Objective
Count the lines in the items that contain the string "scene", treating uppercase and lowercase as distinct, and give only the number.

Provided information
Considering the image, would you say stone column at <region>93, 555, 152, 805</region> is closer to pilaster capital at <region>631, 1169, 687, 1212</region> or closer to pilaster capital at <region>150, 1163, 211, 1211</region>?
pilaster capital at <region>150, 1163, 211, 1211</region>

---

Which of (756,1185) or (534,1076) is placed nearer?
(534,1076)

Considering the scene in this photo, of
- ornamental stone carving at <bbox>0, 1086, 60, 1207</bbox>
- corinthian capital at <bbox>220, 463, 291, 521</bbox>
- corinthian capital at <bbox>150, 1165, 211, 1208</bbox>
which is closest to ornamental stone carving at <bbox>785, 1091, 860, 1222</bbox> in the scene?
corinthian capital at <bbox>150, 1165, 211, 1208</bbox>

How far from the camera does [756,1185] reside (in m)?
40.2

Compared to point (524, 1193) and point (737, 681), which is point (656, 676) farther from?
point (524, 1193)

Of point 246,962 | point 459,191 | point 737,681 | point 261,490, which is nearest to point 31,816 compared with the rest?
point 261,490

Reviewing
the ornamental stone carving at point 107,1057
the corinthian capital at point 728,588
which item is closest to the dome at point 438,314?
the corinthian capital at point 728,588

Problem solution
2